In this animation, Pluto drifts by outside the spacecraft as New Horizons scans LEISA across the surface. As Pluto slides beneath the camera, you can see it nod back and forth from the top of the frame to the bottom — these changes in direction are due to New Horizons thrusters firing during the recording of the movie.
This is what you would have actually seen if you were on board the New Horizons spacecraft on July 14, looking out at Pluto through a stained glass window with infrared eyes.
The composition of Pluto makes itself apparent in the animation. Dark bands top-to-bottom correspond to absorption by specific chemicals on the surface of Pluto; many of the bands visible in this view are due to absorption from solid methane ice.
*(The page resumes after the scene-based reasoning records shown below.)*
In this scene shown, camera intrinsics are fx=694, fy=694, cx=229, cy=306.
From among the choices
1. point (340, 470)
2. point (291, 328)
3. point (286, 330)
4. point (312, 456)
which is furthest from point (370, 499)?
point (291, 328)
However, as some terrains slide by, you can see that they do not become dark under those bands like other terrains; in these areas, the chemical responsible for that absorption is absent.
The discovery of water ice on Pluto was made using the data in this movie. The discovery of ammonia ice within the informally-named Organa crater was made using data from a similar movie of Charon. The New Horizons composition team is busy analyzing these and other movies taken by the LEISA instrument in order to further understand what the surface of Pluto and Charon are made of and how they might be changing with time.
But please — just take a moment and imagine you were on board our little robotic emissary to the farthest worlds ever explored, watching Pluto come into view through a colorful window on the side of the spacecraft. Sure, it might not be in HD, but I promise that you’ve never seen anything like this before!